Tunisie – Agressions contre les journalistes : Vers une grève générale?

Sauf intervention possible des pouvoirs publics, mais qui ne pourrait ne pas
être accompagnée d’un cortège de garanties visant la protection des
journalistes, l’intention semble aller tout droit vers l’appel à une grève
générale de l’ensemble du secteur de l’information. C’est que la dernière
agression en date des hommes de la plume, lors de la marche pacifique de l’UGTT
samedi 25 février, a fait réellement déborder le verre. Aussi, l’UGTT d’une part
–qui a exigé l’ouverture d’une enquête et la poursuite des agresseurs–, et le
SNJT (Syndicat national des journalistes tunisiens) d’autre part –qui propose
l’organisation d’une grève générale– sont-ils plus que jamais déterminés à
mettre un terme à cette pratique antidémocratique fort répandue du temps du
régime déchu.

Nouvelles lignes rouges?

Cela a commencé il y a plusieurs mois de là avec les hommes (et les femmes) de
la culture. D’abord, l’agression, injustifiée à ce jour, du cinéaste Nouri
Bouzid en plein jour. Puis a éclaté ‘‘l’affaire’’ du film de Nadia El Féni qui a
valu à la salle de cinéma l’Africa de bien lourds dégâts. Et enfin, côté
culture, l’affaire de Nessma TV liée à la projection de la BD Persepolis, du
reste une affaire encore en cours. Déjà, avec l’affaire Nessma, les journalistes
ont été placés dans le collimateur: l’agression subie par le directeur d’Al
Maghreb,
Zyed Krichène. Mais c’était, dans un premier temps, un avertissement
adressé aux hommes de la culture.

Est arrivé après le tour des journalistes. Quelque deux ou trois mille personnes
ont manifesté il y a environ deux semaines devant le siège de la Télévision
tunisienne afin de protester contre ce qu’ils ont qualifié de manque
d’objectivité et de neutralité dans le traitement de l’information. Des mots,
pour ainsi dire, creux et insensés puisqu’on ne désigne pas le mal – si mal il y
avait. On ne peut voir là qu’une intention claire de dresser de nouvelles lignes
rouges devant le travail des communicateurs.

La manifestation contre la Télévision tunisienne a vite été relayée par le grand
scandale du quotidien Attounsia dont on a, en un temps record, vite fait de
jeter le directeur en prison à cause d’une photo qui –disons-le très
franchement– n’a nui aux intérêts de personne ni n’a dérangé personne.
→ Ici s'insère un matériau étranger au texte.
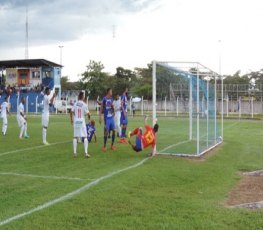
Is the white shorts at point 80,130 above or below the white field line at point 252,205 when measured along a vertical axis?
above

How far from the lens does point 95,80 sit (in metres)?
84.5

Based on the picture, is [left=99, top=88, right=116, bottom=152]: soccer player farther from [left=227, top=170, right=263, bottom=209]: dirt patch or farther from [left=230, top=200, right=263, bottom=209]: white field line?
[left=230, top=200, right=263, bottom=209]: white field line

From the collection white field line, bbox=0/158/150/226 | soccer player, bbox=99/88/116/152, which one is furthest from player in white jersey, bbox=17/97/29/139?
white field line, bbox=0/158/150/226

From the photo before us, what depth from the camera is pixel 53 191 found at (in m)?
9.09

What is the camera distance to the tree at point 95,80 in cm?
8438

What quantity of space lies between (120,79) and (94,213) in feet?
275

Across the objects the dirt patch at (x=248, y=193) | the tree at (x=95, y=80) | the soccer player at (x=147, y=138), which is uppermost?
the tree at (x=95, y=80)

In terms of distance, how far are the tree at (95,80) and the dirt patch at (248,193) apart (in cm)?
7327

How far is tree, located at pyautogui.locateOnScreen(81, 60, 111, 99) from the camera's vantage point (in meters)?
84.4

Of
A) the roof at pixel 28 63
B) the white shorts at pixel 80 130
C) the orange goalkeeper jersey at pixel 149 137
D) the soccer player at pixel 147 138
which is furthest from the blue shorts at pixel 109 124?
the roof at pixel 28 63

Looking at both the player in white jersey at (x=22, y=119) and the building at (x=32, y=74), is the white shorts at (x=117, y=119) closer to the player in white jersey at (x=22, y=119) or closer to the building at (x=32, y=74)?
the player in white jersey at (x=22, y=119)

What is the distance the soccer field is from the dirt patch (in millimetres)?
219

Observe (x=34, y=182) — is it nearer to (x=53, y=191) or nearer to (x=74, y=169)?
(x=53, y=191)

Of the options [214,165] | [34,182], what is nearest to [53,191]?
[34,182]
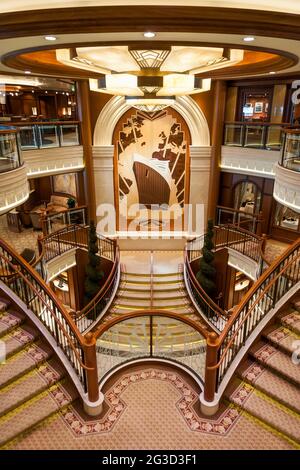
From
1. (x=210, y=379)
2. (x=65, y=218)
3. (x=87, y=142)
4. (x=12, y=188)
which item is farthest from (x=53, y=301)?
(x=87, y=142)

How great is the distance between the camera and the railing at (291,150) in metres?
6.40

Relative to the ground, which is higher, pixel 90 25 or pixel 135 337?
pixel 90 25

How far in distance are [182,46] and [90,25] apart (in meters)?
1.24

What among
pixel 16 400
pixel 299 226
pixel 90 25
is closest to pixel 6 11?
pixel 90 25

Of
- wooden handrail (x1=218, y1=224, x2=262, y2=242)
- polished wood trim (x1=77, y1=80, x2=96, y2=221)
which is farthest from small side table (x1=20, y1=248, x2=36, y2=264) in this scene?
wooden handrail (x1=218, y1=224, x2=262, y2=242)

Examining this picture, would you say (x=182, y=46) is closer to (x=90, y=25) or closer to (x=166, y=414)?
(x=90, y=25)

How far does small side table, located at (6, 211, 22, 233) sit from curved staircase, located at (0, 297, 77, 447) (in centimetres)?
578

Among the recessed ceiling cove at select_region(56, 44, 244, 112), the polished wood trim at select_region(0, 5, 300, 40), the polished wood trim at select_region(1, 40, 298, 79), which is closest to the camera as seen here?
the polished wood trim at select_region(0, 5, 300, 40)

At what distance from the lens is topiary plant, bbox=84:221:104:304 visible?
8.81 metres

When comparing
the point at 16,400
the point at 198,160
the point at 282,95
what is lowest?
the point at 16,400

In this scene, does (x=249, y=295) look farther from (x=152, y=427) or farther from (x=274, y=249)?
(x=274, y=249)

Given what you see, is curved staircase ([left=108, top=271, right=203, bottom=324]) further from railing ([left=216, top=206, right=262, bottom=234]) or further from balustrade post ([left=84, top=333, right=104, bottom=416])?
balustrade post ([left=84, top=333, right=104, bottom=416])

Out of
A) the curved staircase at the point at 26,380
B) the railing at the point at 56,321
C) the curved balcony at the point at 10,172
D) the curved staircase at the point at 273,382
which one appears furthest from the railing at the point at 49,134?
the curved staircase at the point at 273,382

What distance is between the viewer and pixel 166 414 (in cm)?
394
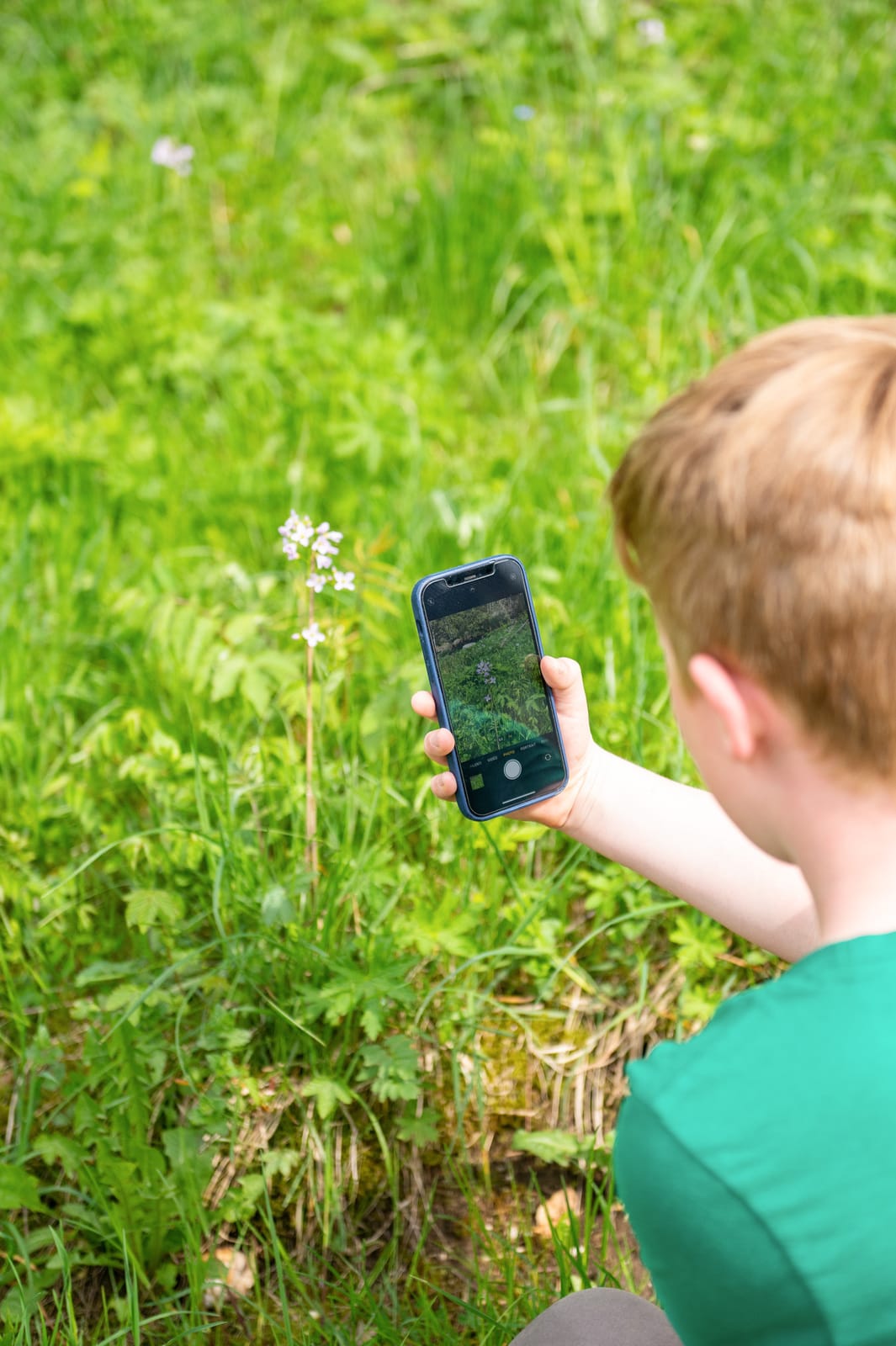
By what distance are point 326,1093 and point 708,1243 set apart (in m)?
0.98

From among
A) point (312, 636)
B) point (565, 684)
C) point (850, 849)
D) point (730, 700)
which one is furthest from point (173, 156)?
point (850, 849)

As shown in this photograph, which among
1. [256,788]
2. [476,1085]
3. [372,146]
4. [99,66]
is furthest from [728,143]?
[476,1085]

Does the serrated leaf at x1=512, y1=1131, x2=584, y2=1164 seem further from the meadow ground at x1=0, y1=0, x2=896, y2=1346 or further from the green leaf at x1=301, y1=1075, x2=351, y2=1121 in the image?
the green leaf at x1=301, y1=1075, x2=351, y2=1121

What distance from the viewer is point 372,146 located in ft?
12.9

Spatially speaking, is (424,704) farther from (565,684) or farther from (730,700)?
(730,700)

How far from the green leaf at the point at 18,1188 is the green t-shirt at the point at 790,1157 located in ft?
3.72

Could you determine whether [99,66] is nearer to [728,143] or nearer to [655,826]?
[728,143]

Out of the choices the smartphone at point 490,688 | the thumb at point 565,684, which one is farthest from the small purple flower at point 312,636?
the thumb at point 565,684

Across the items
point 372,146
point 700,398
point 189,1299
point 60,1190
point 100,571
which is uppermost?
point 372,146

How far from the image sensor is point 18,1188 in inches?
66.8

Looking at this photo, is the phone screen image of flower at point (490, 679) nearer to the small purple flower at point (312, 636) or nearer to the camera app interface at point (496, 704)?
the camera app interface at point (496, 704)

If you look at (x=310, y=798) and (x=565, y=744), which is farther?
(x=310, y=798)

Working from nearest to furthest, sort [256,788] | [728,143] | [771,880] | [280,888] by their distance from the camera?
1. [771,880]
2. [280,888]
3. [256,788]
4. [728,143]

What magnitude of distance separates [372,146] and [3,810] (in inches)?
108
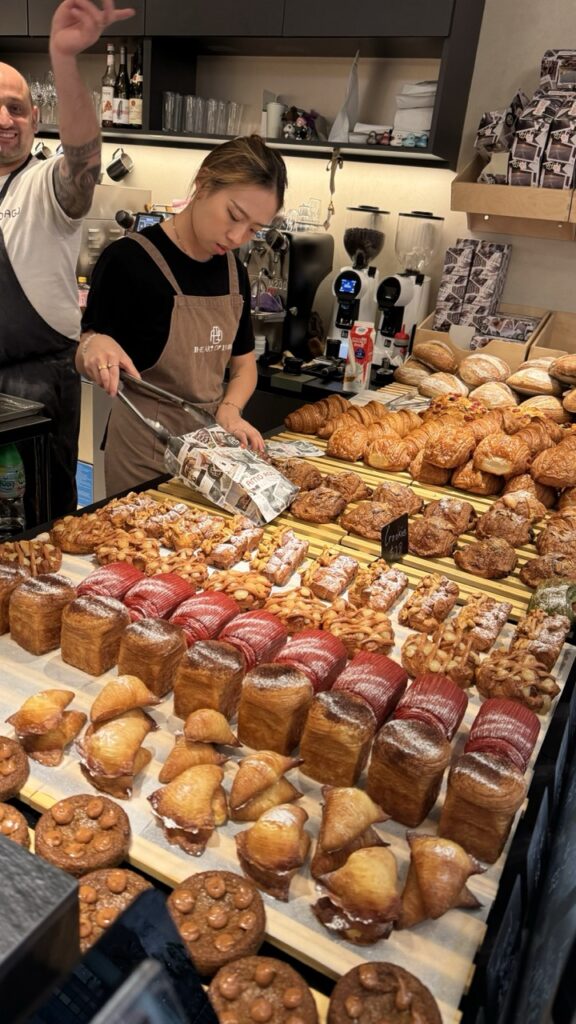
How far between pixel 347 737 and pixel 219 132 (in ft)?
14.5

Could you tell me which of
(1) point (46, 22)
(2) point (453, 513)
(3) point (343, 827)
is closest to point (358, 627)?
(3) point (343, 827)

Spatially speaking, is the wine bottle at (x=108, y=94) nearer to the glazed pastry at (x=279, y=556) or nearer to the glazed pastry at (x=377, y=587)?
the glazed pastry at (x=279, y=556)

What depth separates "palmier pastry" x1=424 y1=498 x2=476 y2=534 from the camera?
2291 mm

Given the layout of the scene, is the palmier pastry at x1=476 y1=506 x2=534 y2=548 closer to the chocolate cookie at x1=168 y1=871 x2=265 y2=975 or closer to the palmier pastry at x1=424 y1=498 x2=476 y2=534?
the palmier pastry at x1=424 y1=498 x2=476 y2=534

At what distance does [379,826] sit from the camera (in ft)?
3.86

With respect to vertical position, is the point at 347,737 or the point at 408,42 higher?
the point at 408,42

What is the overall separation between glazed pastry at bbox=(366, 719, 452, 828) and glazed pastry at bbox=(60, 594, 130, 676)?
0.56 m

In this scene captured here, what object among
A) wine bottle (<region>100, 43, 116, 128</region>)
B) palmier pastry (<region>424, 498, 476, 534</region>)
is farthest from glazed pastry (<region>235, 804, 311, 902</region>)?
wine bottle (<region>100, 43, 116, 128</region>)

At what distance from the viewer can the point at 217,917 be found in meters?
0.93

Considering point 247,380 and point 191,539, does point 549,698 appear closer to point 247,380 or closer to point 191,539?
point 191,539

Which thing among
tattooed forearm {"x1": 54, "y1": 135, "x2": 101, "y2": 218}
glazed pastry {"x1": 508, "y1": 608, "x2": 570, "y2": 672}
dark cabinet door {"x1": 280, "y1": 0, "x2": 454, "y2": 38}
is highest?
dark cabinet door {"x1": 280, "y1": 0, "x2": 454, "y2": 38}

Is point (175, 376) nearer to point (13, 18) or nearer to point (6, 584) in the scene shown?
point (6, 584)

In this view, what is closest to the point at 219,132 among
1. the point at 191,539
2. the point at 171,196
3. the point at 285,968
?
the point at 171,196

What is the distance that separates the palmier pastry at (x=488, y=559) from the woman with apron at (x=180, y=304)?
826mm
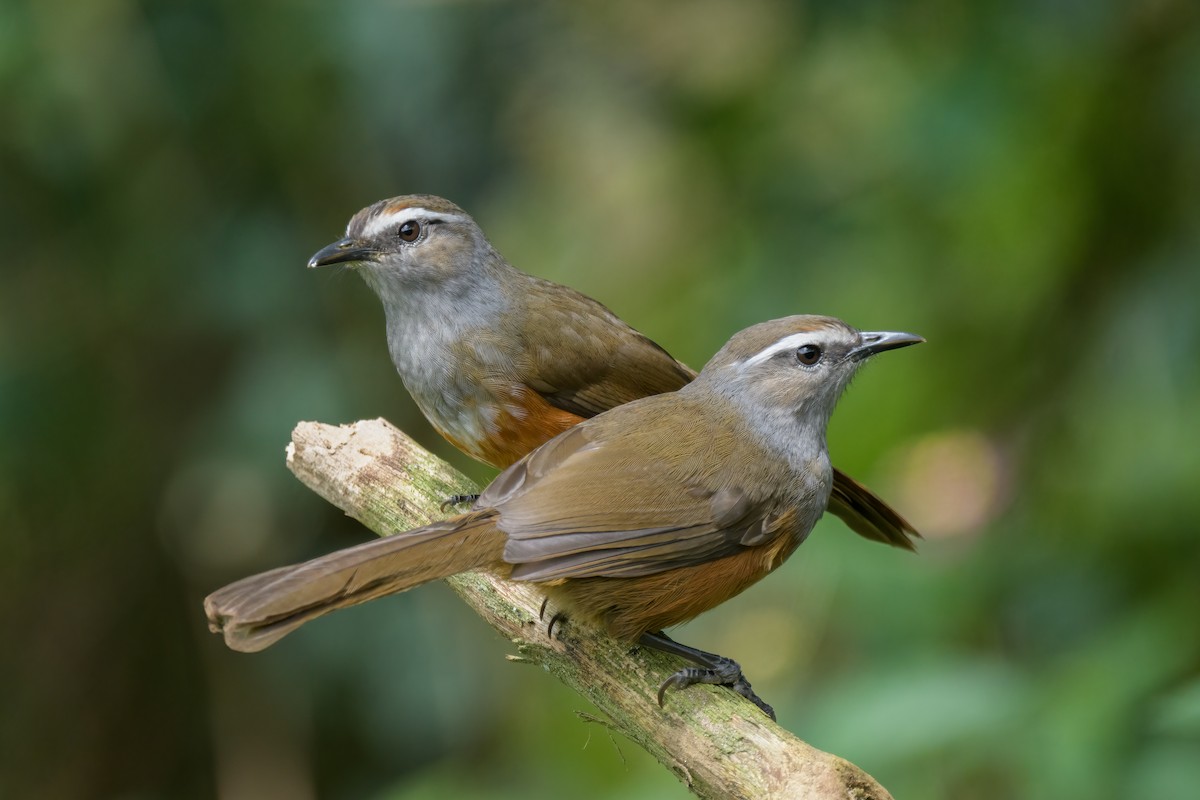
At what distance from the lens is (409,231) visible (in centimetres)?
426

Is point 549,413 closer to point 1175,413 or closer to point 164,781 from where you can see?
point 1175,413

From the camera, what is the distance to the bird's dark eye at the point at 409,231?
4234 mm

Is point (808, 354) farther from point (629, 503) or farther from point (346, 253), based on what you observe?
point (346, 253)

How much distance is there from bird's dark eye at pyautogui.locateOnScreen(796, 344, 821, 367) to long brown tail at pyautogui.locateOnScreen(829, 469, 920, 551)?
46 centimetres

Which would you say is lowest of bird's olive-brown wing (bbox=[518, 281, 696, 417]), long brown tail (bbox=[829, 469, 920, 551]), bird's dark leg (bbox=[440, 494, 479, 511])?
bird's dark leg (bbox=[440, 494, 479, 511])

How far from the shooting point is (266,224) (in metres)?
5.55

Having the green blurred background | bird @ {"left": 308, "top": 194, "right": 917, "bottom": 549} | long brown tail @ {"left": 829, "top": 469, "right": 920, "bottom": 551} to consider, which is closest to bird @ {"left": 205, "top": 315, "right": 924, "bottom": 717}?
long brown tail @ {"left": 829, "top": 469, "right": 920, "bottom": 551}

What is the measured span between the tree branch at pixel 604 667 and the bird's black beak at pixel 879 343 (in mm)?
990

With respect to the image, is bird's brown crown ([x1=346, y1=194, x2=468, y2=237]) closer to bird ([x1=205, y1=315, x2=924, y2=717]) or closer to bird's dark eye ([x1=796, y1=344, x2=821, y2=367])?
bird ([x1=205, y1=315, x2=924, y2=717])

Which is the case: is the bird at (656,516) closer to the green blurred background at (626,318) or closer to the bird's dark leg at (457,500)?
the bird's dark leg at (457,500)

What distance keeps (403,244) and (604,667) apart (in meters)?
1.54

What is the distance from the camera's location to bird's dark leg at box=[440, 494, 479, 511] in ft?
13.1

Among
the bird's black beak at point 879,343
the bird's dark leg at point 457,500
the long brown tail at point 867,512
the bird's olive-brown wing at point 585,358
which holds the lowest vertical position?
the bird's dark leg at point 457,500

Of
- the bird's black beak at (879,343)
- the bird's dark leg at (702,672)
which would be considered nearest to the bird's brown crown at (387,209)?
the bird's black beak at (879,343)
Durant
plus de 50 ans, tous les journaux tunisiens ont régulièrement publié des photos
de femmes (des stars internationales) partiellement nues sans que cela ait
froissé la susceptibilité de quiconque. Pourquoi aujourd’hui, alors? (rappelons
que l’affaire d’Attounsia est elle aussi en cours).

Et enfin, la goutte qui a fait déborder le verre, à savoir l’agression de
quelques journalistes (coups et insultes) lors de la marche pacifique de l’UGTT,
samedi 25 février. Cette marche, voulue pacifique et censée être unilatérale, a
finalement fait l’objet d’une confrontation entre les syndicalistes et les
partisans du parti
Ennahdha. Mais alors, pourquoi en profiter pour agresser les
journalistes venus faire leur travail?

La vraie faute!

En fait, le procès intenté contre le directeur d’Attounsia (ainsi que toutes ces
affaires mentionnées plus haut) procède d’une nouvelle idéologie qui, depuis une
année déjà, se met petit à petit en place. En termes plus clairs, c’est un
modèle iranien, afghan ou saoudien qu’on se propose d’installer dans la société
tunisienne. Mais dans cette manière d’agir, on remarque beaucoup de
précipitation. Il n’y a pas eu encore d’élections définitives dans le pays.
Elles sont attendues dans un an ou un peu plus. Cela veut dire que le peuple
tunisien n’a pas encore dit son mot définitif quant à la manière dont il voudra
être gouverné. Que le principe devant régir les affaires politiques et sociales
du pays soit démocratique, islamiste ou islamique, peu importe (du moins pour le
moment). Mais qu’on mette déjà en pratique les contrecoups ou les garde-fous
d’une orientation politique non encore élue au suffrage universel, voilà la
vraie faute!

Attention à la grève!

L’impact des grèves n’est jamais le même pour chaque secteur. Lorsque les
éboueurs décident d’observer une grève, l’impact immédiat c’est les ordures sur
tous les trottoirs. Quand c’est le transport qui la décide, c’est la paralysie
qui touche à l’économie même du pays. Mais quand c’est le secteur de
l’information qui la décide, le danger est alors incommensurable. Quand on
observe une grève, c’est qu’on demande la réparation d’une injustice, ou
l’amélioration d’une situation. Or, la grève du journaliste va sonner autrement
dans les oreilles: ce serait abandonner la partie et se déclarer vaincu! Mais
cette brèche va très vite être comblée par ceux qui n’attendent que ce moment
pour imposer leurs points de vue et leur stratagème.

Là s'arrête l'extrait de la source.